Publicado no jornal “A Gazeta” de domingo, 29/08/10
O reparo de um erro anunciado na coluna do jornalista Paulo Silva, feito por ele mesmo no dia 05 de agosto de 2008, só fez merecer cada vez mais a minha admiração por este profissional da imprensa diária, sempre preocupado em levar a notícia correta ao leitor. Paulo admitiu que queria dizer “cesta” básica e traçou “sexta” básica, dando uma tropeçada na língua portuguesa. Tratava-se de um erro gramatical comum, um homófono, vocábulo que tem o mesmo som de outro com sentido e grafia diferente.
Hoje raramente um profissional admite seu erro e o publica. É mais fácil botar a culpa na revisão, e esta confia que o jornalista faça esse trabalho, afinal os computadores têm seus programas próprios que permitem extirpar os erros mais elementares. Mesmo assim é preciso estar atento para as correções computacionais, pois a língua muda e sempre aparecem formas não previstas de escrever e de se comunicar.
O que antes consideravam erro de imprensa ou erro tipográfico, quando o tipógrafo ou o linotipista se enganavam na composição dos textos originais (no tempo do jornalismo artesanal), praticamente não existe mais, pois quase todos os jornais são formatados e compostos de forma digital.

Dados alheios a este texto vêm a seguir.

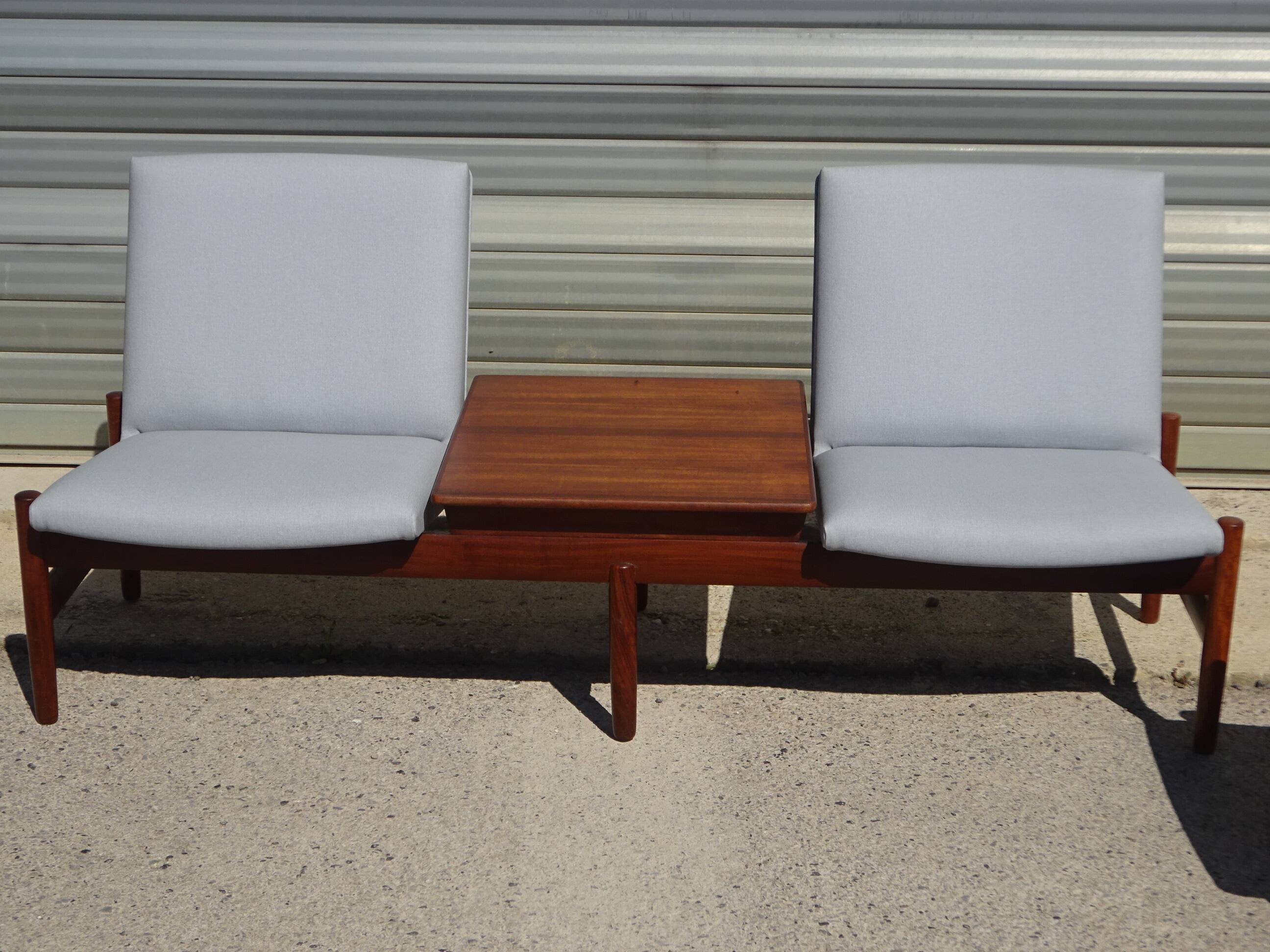 Karl Sørlie & Sønner 3-seater modular bench and coffee table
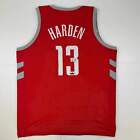 Facsimile Autographed James Harden Houston Red Reprint Jersey Size Men's XL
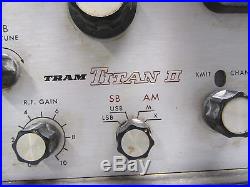 Vintage Tram Titan III CB Radio Transciever Base Station For Parts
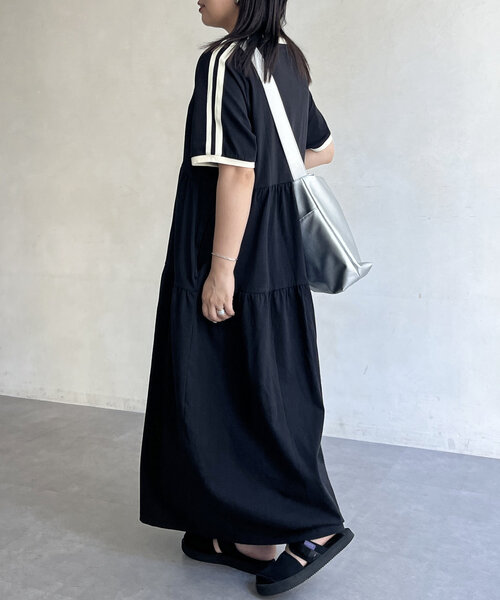 U.S. POLO ASSN. 「U.S. ASSN.」 半袖ワンピース FREE ネイビー レディース - 画像 (5)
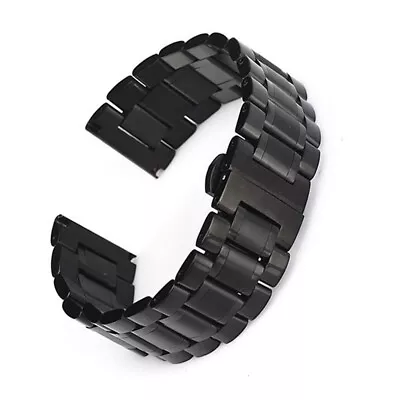 New Metal Watch Bracelet Wristband Stainless Steel Strap Butterfly Buckle E • $7.99
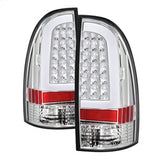 xTune Toyota Tacoma 05-15 Chrome Light Bar LED Tail Lights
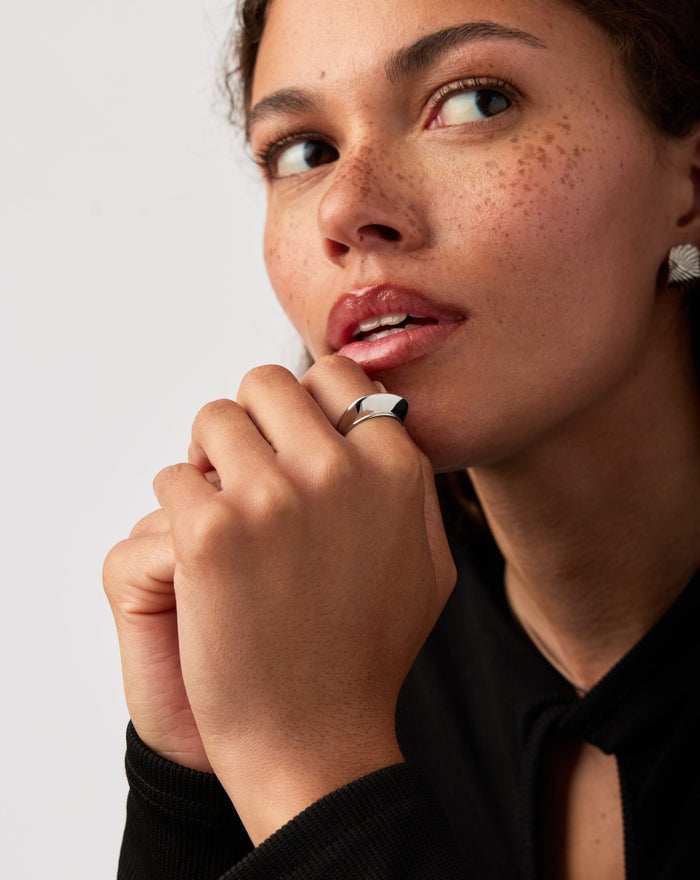 Hera Dome Stacking Ring | Sterling Silver Rings Missoma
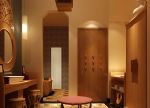 中式spa会所室内装修设计效果图片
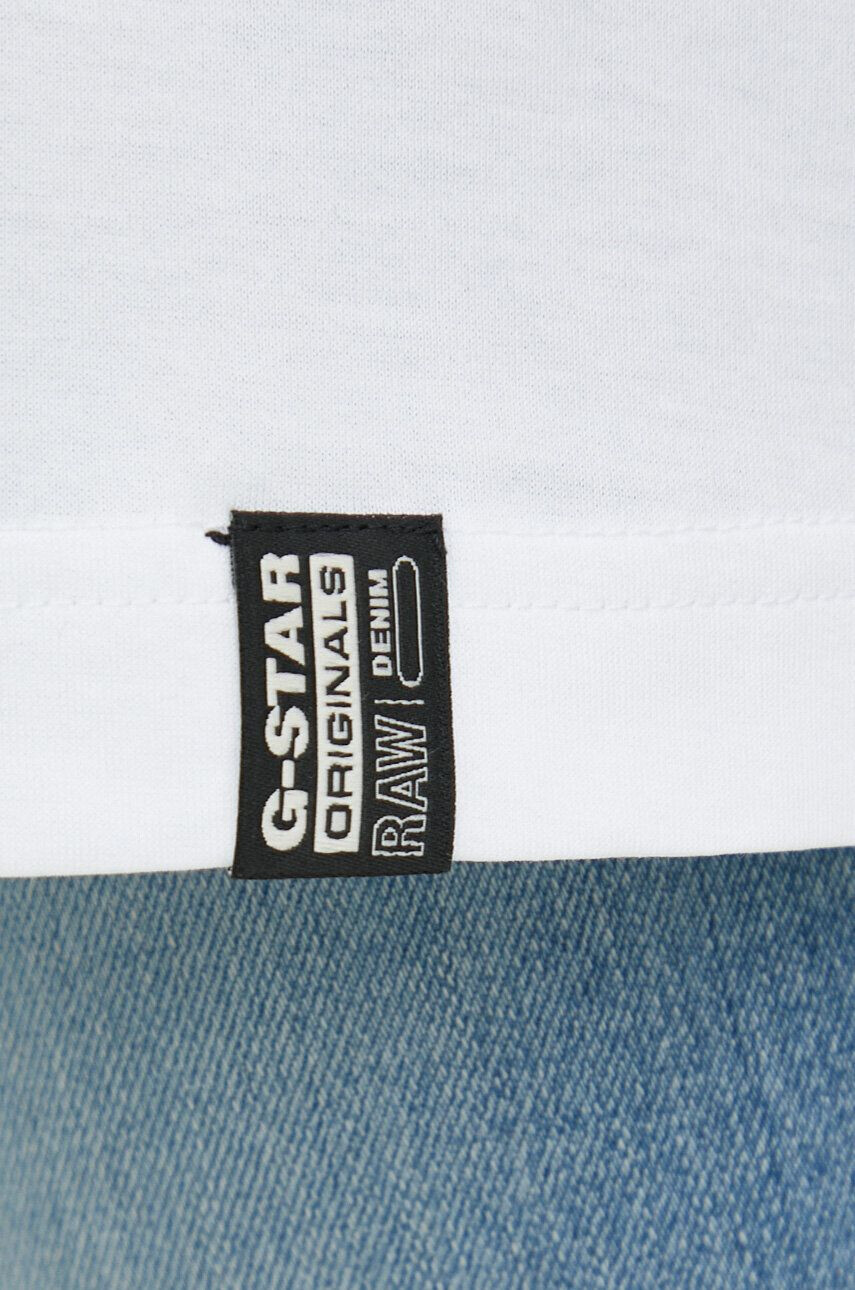 G-Star Raw tricou din bumbac culoarea alb - Pled.ro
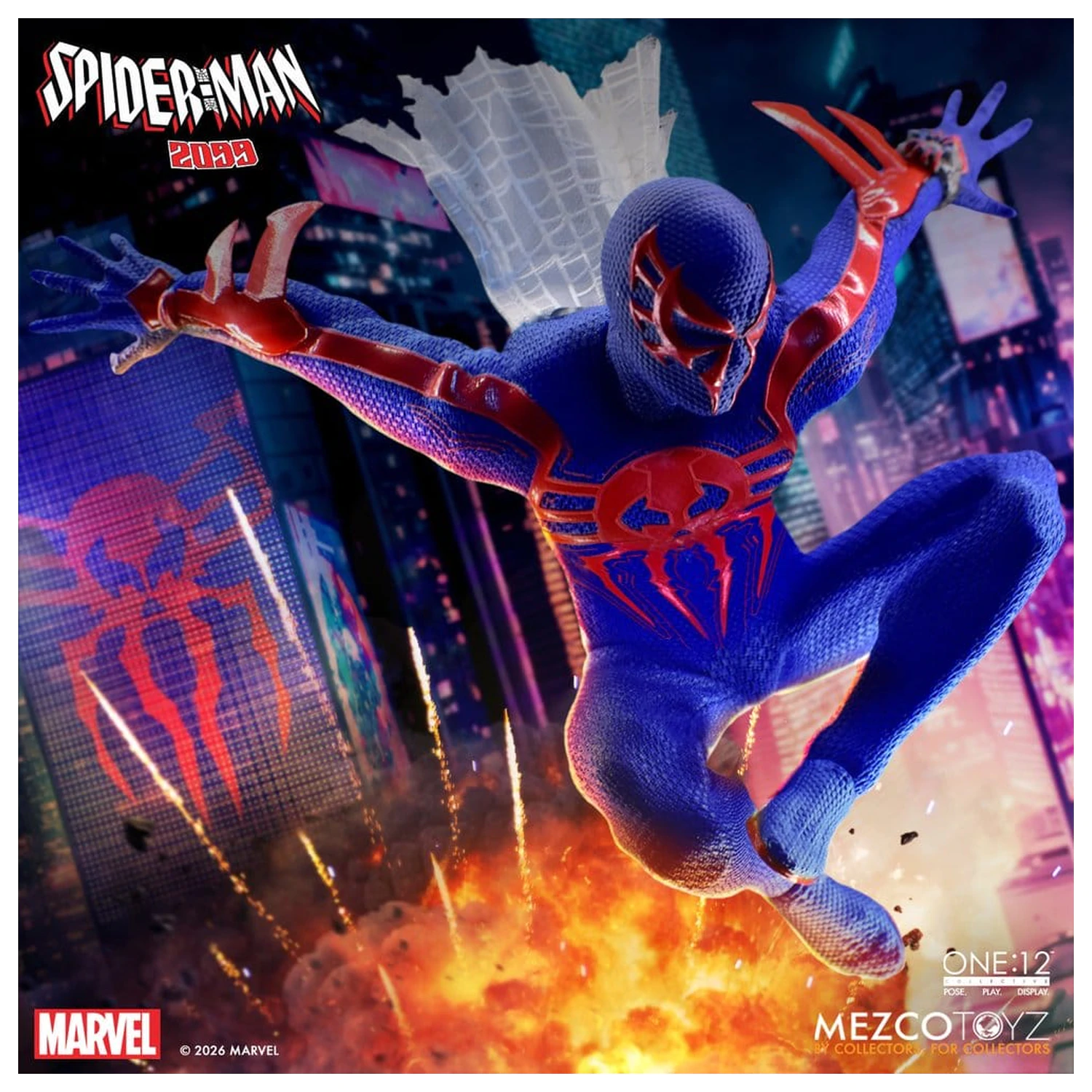 Marvel Comics One:12 Collective Figurina de acțiune 1/12 Spider-Man 2099 17 cm poza produsului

Mesmo assim os erros aparecem até nos títulos de matérias, embora o leitor arguto possa perceber que não foi intencional. Tal afirmação pode até ser uma falácia, uma meia-verdade como queiram, todavia acredito que nenhum jornal sério tem a intenção de errar. E ainda vejo que a atitude do Paulo Silva pode dar panos pras mangas ao relevar não o erro, mas um possível romantismo oculto na sua forma e técnica de escrever.
Paulo Silva é daqueles jornalistas que não precisam pôr o texto “mastigado” na cabeça do leitor. Quem escreve precisa do leitor e deve considerá-lo capaz de entendê-lo no que diz. Por essa relação pode-se partir do pressuposto que o texto é o produto da interação dialógica entre quem escreve e quem lê. É um lugar de interação entre sujeitos sociais, algo aparentemente simples, mas que carrega consigo uma gama de ações lingüísticas e sociocognitivas mais complexas. Teóricos como Koch acham que a leitura de um texto exige mais que o simples conhecimento lingüístico compartilhado pelos interlocutores. Ele diz que “a leitura é uma atividade que solicita intensa participação do leitor, pois, se o autor apresenta um texto lacunoso ou incompleto, por pressupor a inserção do que foi dito em esquemas cognitivos compartilhados, é preciso que o leitor o complete, produzindo uma série de inferências”. Diz, também, que “depois de escrito, todo texto ganha uma existência independente de seu autor”, pois entre a produção de um texto e a sua leitura, pode-se passar muito tempo, ou quando vem a ser lido em lugar muito distante do que foi escrito.
O gesto do Paulo Silva certamente não foi o de dar satisfação aos patrulheiros gramaticais que abundam no setor jornalístico, mas um ato de grandeza de um jornalista que concebe o jornal como um produto dotado de valor simbólico, transformador da sociedade, formado por homens e mulheres, não por máquinas que produzem assuntos e textos devidamente programados. Se a relação das pessoas com o mundo se dá pelas versões dadas pela linguagem, o gesto do Paulo Silva revela que ao comunicar seu erro a seus leitores, emitiu não apenas um conteúdo formal, mas o que ele decididamente o é com seu caráter, e como encara as pessoas a quem fala.
Que essa conduta sirva de exemplo aos que se consideram “formadores de opinião” e políticos, para que cada sexta (feira) seja o último dia útil da semana e não uma cesta que serve de objeto de troca nas eleições que se aproximam, basicamente entre os que vendem e os que compram seus votos, coisas que depois, infelizmente não têm mais conserto.
P.S. Republico o texto acima para chamar a atenção aos constantes erros gramaticais muitos dos quais bem crassos (grosseiros), impressos nos jornais locais, que nem sempre respeitam os leitores.